Towering more than two metres in height, All or Nothing (2017) is a powerful example of Derek Fordjour’s rich multimedia compositions. A sister painting to What will you do to help us win?, housed in the Dallas Museum of Art, it offers a thrilling blend of history, autobiography and virtuosic material alchemy. Set against a brooding midnight blue sky, a marbled body of water wends its ways through an undulating landscape, speckled with light and colour. Fordjour lines the shore with flags, or perhaps signposts, each composed of a fragment of newspaper: the same material, meanwhile, crinkles like skin below the surface of the painting, carved into hypnotic geological formations. Along the top and bottom, emblazoned as if upon a protest banner, runs the work’s title, spliced and scrambled into fragments. Charcoal, oil pastel, glitter and coal create an intoxicating, tactile terrain, layered with traces, illusions and half-buried tales. Born to Ghanaian immigrant parents in Memphis, on the banks of the Mississippi River, Fordjour uses themes of ceremony, ritual and performance to explore race, identity and aspiration. All or Nothing is a potent, poignant expression of these concerns, every inch of its surface charged with the artist’s unique physical poetry.

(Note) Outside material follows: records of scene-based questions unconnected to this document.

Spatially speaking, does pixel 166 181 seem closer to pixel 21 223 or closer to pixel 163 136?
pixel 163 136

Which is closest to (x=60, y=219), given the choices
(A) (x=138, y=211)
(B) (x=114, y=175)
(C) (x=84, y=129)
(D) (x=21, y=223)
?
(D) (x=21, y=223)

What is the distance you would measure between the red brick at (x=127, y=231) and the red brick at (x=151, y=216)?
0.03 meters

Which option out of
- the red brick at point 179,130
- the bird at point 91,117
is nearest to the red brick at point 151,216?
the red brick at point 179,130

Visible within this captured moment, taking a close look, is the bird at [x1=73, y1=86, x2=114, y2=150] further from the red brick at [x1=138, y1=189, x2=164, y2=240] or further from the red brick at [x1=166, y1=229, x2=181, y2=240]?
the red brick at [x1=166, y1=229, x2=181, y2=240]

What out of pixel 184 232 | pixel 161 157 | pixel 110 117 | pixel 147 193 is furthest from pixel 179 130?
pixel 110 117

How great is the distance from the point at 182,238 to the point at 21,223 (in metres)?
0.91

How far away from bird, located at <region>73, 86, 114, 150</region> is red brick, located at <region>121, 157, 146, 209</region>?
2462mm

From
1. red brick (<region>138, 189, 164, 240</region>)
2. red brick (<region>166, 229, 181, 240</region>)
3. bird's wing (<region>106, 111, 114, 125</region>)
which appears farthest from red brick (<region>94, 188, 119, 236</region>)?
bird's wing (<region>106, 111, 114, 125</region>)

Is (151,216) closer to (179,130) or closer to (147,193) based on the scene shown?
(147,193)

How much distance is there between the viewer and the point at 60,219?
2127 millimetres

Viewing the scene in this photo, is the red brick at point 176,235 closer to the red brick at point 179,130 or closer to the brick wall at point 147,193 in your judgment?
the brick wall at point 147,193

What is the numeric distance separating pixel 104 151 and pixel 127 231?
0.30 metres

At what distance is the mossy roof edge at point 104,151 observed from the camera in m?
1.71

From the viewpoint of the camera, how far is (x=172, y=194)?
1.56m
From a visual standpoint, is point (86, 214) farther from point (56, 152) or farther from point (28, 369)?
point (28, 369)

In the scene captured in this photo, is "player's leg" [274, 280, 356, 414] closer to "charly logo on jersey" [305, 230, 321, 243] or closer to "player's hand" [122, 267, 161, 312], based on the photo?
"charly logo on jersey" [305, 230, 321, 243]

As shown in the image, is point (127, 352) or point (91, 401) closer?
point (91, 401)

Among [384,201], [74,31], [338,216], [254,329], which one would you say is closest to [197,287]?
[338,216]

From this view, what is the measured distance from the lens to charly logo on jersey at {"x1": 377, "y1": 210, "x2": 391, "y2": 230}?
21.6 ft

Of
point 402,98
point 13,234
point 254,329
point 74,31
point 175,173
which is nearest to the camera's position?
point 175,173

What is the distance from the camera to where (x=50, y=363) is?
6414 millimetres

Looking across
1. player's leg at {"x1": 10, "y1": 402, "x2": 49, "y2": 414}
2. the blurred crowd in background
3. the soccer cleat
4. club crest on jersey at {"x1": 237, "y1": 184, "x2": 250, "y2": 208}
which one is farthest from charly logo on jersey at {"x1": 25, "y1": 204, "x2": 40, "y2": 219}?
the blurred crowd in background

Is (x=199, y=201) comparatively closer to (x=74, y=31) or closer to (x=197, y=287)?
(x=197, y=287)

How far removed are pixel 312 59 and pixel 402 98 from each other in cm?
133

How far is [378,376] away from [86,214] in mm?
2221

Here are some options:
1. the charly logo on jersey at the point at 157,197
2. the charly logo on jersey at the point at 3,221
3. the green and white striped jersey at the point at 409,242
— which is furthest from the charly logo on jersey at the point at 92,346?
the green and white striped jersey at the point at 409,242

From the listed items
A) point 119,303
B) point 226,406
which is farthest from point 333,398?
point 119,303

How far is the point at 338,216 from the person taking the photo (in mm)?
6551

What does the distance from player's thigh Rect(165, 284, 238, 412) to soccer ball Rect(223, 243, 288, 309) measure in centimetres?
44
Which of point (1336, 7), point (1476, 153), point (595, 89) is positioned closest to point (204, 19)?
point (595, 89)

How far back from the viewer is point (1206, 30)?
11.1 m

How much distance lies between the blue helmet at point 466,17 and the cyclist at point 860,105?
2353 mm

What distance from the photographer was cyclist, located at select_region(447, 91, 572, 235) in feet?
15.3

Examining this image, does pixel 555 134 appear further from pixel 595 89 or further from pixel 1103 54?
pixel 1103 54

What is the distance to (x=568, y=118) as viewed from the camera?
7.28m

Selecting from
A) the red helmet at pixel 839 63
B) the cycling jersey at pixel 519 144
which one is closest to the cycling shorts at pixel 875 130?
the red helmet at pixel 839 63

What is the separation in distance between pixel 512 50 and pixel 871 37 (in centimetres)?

Having completed his MFA at Hunter College, New York, the year before the present work, Fordjour has since risen to critical acclaim. Following his 2017 exhibition PARADE at the Sugar Hill Museum in New York, he completed the monumental public installation Half Mast as part of the 2018 Whitney Museum of American Art Billboard Project, followed two years later by a major exhibition at the Contemporary Art Museum of St Louis. March 2022, meanwhile, saw him selected by the Museum of Contemporary Art, Los Angeles, to inaugurate their new outdoor artwork series ‘Building Art’. At the heart of his practice is an extraordinary sensitivity to materials: working in a lineage that extends from Kerry James Marshall and Jean-Michel Basquiat to Mark Bradford, he uses texture, colour and pattern to create complex, layered palimpsests. These, in turn, capture something of the way in which we process history and culture, with glimmers of yesterday’s news lurking between new, enticing strata of glitter and bright paint. Here, tantalising fragments of text drift in and out of legibility, including the name of the Financial Times, which Fordjour favours for the texture and tint of its paper. While much of his art centres on portraiture, the present work and its companion stand largely alone within his oeuvre. People, indeed, are conspicuously absent, their banners abandoned upon an empty battlefield: at the edges, the rallying cry of ‘all or nothing’ seems to stutter to a halt.

Growing up in Memphis in the wake of the Civil Rights movement, Fordjour was keenly aware of both his Ghanaian and American heritage. The rituals and rites of both countries have woven their way into his oeuvre, in each case conceived as performances of identity and culture. Sport, in particular, became an important subject for Fordjour, its rhetoric of victory and defeat serving as an allegory for racial and social themes. What appears as a river in the present work might just as easily represent a racetrack, its borders lined with markers and motivational banners. At the same time, it equally conjures a deserted route march, riddled with the ghosts of protests past. Memphis, notably, had been the scene of the infamous African American sanitation workers strike in 1968, led by Martin Luther King Jr., which resulted in the tragic killing of teenager Larry Payne at the hands of the police. It was there, just two months later, that King himself was assassinated from the second-floor balcony of the Lorraine Motel. Such memories quiver in the depths of All or Nothing, and—at a time when the histories of Black America demand to be retold—the pale morning light on the work’s horizon gives nothing away.